- Eşek ayağını kaldırıp aletini daldırdı. Eşeğin aletinden kadının içine bir ateştir düştü. 1385
- پا بر آورد و خر اندر ویی سپوخت ** آتشی از کیر خر در وی فروخت
- Alışmış eşek kadına abandı, aletini ta hayalarına kadar sokar sokmaz kadın da geberdi.
- خر مدب گشته در خاتون فشرد ** تا بخایه در زمان خاتون بمرد
- Eşeğin aletinin hızından ciğeri parçalandı, damarları koptu birbirinden ayrıldı.
- بر درید از زخم کیر خر جگر ** رودهها بسکسته شد از همدگر
- Soluk bile alamadan derhal can verdi. Seki bir yana düştü o bir yana.
- دم نزد در حال آن زن جان بداد ** کرسی از یکسو زن از یکسو فتاد
- Ahırın içi kanla doldu, kadın baş aşağı yıkıldı, öldü. Kötü bir ölüm, kadının canını aldı.
- صحن خانه پر ز خون شد زن نگون ** مرد او و برد جان ریب المنون
- Kötü ölüm, yüzlerce rezillikle gelip çattı babacığım. Sen hiç eşeğin aletinden şehit olmuş insan gördün mü? 1390
- مرگ بد با صد فضیحت ای پدر ** تو شهیدی دیدهای از کیر خر
- Kuran’dan rezillikle azap edilmeyi duy da böyle kepazelikle can verme.

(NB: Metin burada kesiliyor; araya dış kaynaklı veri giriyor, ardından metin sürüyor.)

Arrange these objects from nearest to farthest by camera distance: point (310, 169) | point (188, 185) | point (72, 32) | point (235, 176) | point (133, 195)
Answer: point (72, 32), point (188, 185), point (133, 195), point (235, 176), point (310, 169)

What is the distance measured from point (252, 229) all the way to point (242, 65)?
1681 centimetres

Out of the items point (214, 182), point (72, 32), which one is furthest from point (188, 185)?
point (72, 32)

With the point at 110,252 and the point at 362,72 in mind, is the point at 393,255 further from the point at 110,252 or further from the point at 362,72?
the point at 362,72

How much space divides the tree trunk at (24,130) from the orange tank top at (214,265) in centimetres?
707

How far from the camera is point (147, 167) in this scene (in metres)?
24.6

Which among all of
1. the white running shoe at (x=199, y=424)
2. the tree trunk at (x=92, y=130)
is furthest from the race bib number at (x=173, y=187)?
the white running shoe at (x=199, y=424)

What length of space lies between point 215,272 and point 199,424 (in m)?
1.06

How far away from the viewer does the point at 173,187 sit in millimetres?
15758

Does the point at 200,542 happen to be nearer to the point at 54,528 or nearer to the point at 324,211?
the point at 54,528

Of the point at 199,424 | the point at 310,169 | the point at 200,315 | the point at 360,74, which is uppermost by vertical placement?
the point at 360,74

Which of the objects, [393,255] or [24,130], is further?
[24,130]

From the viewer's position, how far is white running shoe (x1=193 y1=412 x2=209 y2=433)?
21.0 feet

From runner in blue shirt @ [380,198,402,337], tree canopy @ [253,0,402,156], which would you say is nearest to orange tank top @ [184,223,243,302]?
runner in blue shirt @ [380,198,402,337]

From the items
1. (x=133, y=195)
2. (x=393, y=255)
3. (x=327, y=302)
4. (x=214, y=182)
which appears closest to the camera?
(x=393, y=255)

- تو عذاب الخزی بشنو از نبی ** در چنین ننگی مکن جان را فدی
- Bil ki bu hayvan nefis bir erkek eşektir. Onun altına düşmekse ondan daha kötü ve ayıp bir şeydir.
- دانک این نفس بهیمی نر خرست ** زیر او بودن از آن ننگینترست
- Nefis yolunda benlikle ölürsen bil ki hakikatte sen de o kadın gibisin.
- در ره نفس ار بمیری در منی ** تو حقیقت دان که مثل آن زنی
- Tanrı, nefsimize eşek sureti vermiştir. Çünkü suretler, huylara uygundur.